Dalam kasus dugaan korupsi tata kelola minyak mentah dan produk kilang pada PT Pertamina Subholding dan Kontraktor Kontrak Kerja Sama (KKKS) dari tahun 2018 hingga 2023, Kejaksaan Agung (Kejagung) membahas fakta hukum terkait pembelian bahan bakar minyak (BBM) dengan nomor penelitian oktan (RON) 92 atau jenis Pertamax.
Berdasarkan hasil penyidikan Kejagung, Harli Siregar, Kepala Pusat Penerangan Hukum (Kapuspenkum) Kejagung, menemukan fakta hukum tentang pembayaran PT Pertamina Patra Niaga (PPN) terhadap produk BBM RON 92 berdasarkan harga list.
Menurut kontrak, minyak yang diterima seharusnya bernilai RON 92, tetapi pada kenyataannya, minyak yang diterima dalam transaksi tersebut bernilai RON lebih rendah, yaitu RON 88 atau RON 90.
Di kantor Kejagung pada Jumat (28/2/2025), Harli menyatakan, "Yang kami temukan adalah fakta hukum. Fakta hukum bahwa PPN melakukan pembayaran terhadap RON 92 Berdasarkan price list. Sementara barang atau minyak yang masuk itu adalah RON 88 atau RON 90."
Harli juga mengatakan bahwa pihaknya saat ini sedang menyelidiki fungsi PT Orbit Terminal Merak (PT OTM) di Cilegon, yang dimiliki oleh tersangka Muhammad Kerry Adrianto Riza (MKAR) sebagai gudang atau tempat penyimpanan minyak impor.
Harli menemukan bahwa PT OTM tidak dapat melakukan proses pencampuran karena hanya berfungsi sebagai tempat penyimpanan. Oleh karena itu, proses pendalaman masalah ini terus dilakukan untuk memastikan bahwa ada proses pencampuran RON di tempat tersebut.
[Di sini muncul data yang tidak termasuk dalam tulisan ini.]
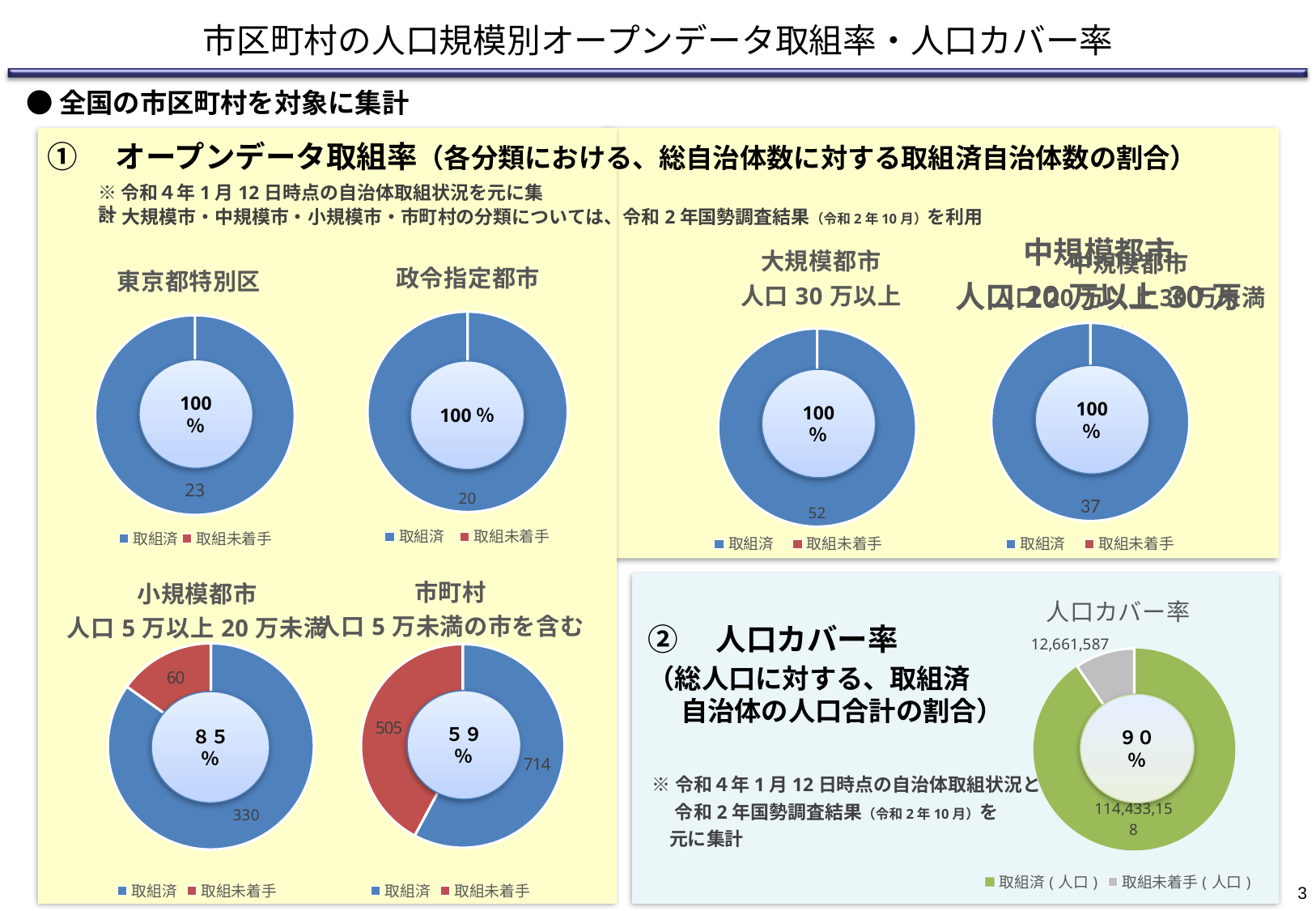
In the 市町村 chart, what is the total of the two segments (取組済 plus 取組未着手)? 1219 What kind of chart is used for 人口カバー率? Doughnut chart In the 小規模都市 chart, what is the value for 取組未着手? 60 How many series does the legend of the 小規模都市 chart list? 2 In the 市町村 chart, what is the value for 取組済? 714 In the 小規模都市 chart, what is the total of the two segments (取組済 plus 取組未着手)? 390 In the 東京都特別区 chart, what is the number of 取組済 municipalities shown on the doughnut? 23 In the 人口カバー率 chart, what percentage is shown in the centre? 90% In the 市町村 chart, which segment is larger, 取組済 or 取組未着手? 取組済 In the 政令指定都市 chart, what percentage is shown in the centre? 100% In the 人口カバー率 chart, what is the value for 取組未着手 (人口)? 12,661,587 In the 大規模都市 (人口30万以上) chart, what is the number of 取組済 municipalities shown? 52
Menurutnya, "Bisa kami sampaikan bahwa PT OTM tidak dapat melakukan proses blending karena itu hanya tempat penyimpanan, jadi apakah nanti ada seperti blending dari RON ke RON, itu akan terus didalami."
Selain itu, pihaknya menunjukkan masalah dalam proses impor bahan bakar minyak (BBM) yang berkaitan dengan biaya yang dianggap tidak sesuai. Hal ini disebabkan fakta bahwa ada ketidaksesuaian antara harga yang dibayarkan dan kualitas bahan bakar minyak yang diimpor.
Dia menambahkan, "Meskipun penyimpanan atau depo itu bukan penyimpanan atau depo yang memiliki kapasitas untuk mengolah, karena yang mengolah mungkin Kilang Pertamina Internasional (KPI), karena KPI memiliki fungsi pengolahan sedangkan bisnis inti PPN adalah membeli, menyimpan, dan distribusi."